Une grande partie de la circonscription dont vous êtes l'élu est également située en zone de revitalisation rurale. Les entreprises qui s'y implantent ou y reprennent des activités pourront donc éventuellement bénéficier d'avantages fiscaux en 2014. Une évaluation de ce dispositif est en cours.
En outre, le pôle de compétitivité UP-tex, même s'il est localisé dans la région Nord-Pas-de-Calais, a un rayon d'action qui englobe la Picardie, avec un chargé de mission spécifique à la Picardie, et une quinzaine d'entreprises textile picardes y adhérent.
Enfin, monsieur le député, Arnaud Montebourg tient à vous assurer qu'il s'investit pleinement pour accompagner votre territoire dans les difficultés qu'il traverse. I1 tient aussi à souligner l'apport d'entreprises dynamiques telles que Le Creuset, Le Bourget, Lorraine Tubes ou Houtch.

..............................

◆ CONSIGNES ◆
a) Citez tout le passage de l'extrait, de « En outre, le » jusqu'à « Tubes ou Houtch. ».
b) D'après l'extrait, combien d'entreprises textiles picardes adhèrent au pôle de compétitivité UP-tex ?
c) Selon l'extrait, pourquoi les entreprises qui s'implantent dans la circonscription du député pourraient-elles bénéficier d'avantages fiscaux en 2014 ? Répondez en une à trois phrases.

◆ DONNÉES FOURNIES ◆
..............................

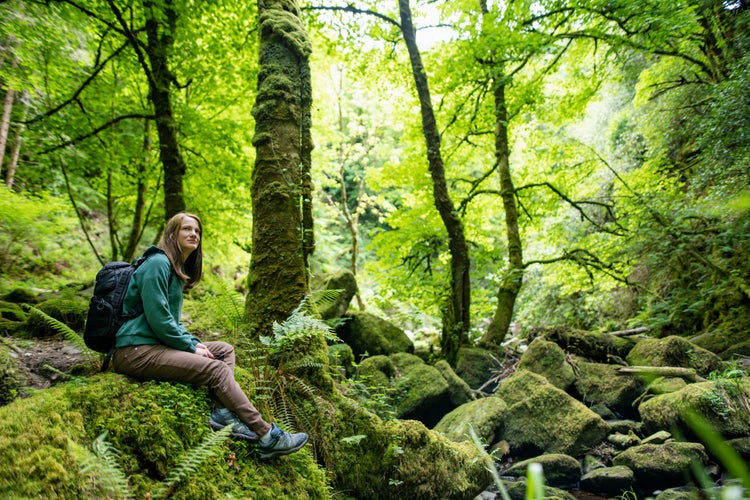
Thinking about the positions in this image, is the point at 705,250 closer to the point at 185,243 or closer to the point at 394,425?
the point at 394,425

..............................

◆ CORRIGÉ ◆
a)
En outre, le pôle de compétitivité UP-tex, même s'il est localisé dans la région Nord-Pas-de-Calais, a un rayon d'action qui englobe la Picardie, avec un chargé de mission spécifique à la Picardie, et une quinzaine d'entreprises textile picardes y adhérent.
Enfin, monsieur le député, Arnaud Montebourg tient à vous assurer qu'il s'investit pleinement pour accompagner votre territoire dans les difficultés qu'il traverse. I1 tient aussi à souligner l'apport d'entreprises dynamiques telles que Le Creuset, Le Bourget, Lorraine Tubes ou Houtch.

b) Une quinzaine.

c) Une grande partie de la circonscription se trouve en zone de revitalisation rurale. Les entreprises qui s'y implantent ou y reprennent des activités pourront donc éventuellement bénéficier d'avantages fiscaux en 2014.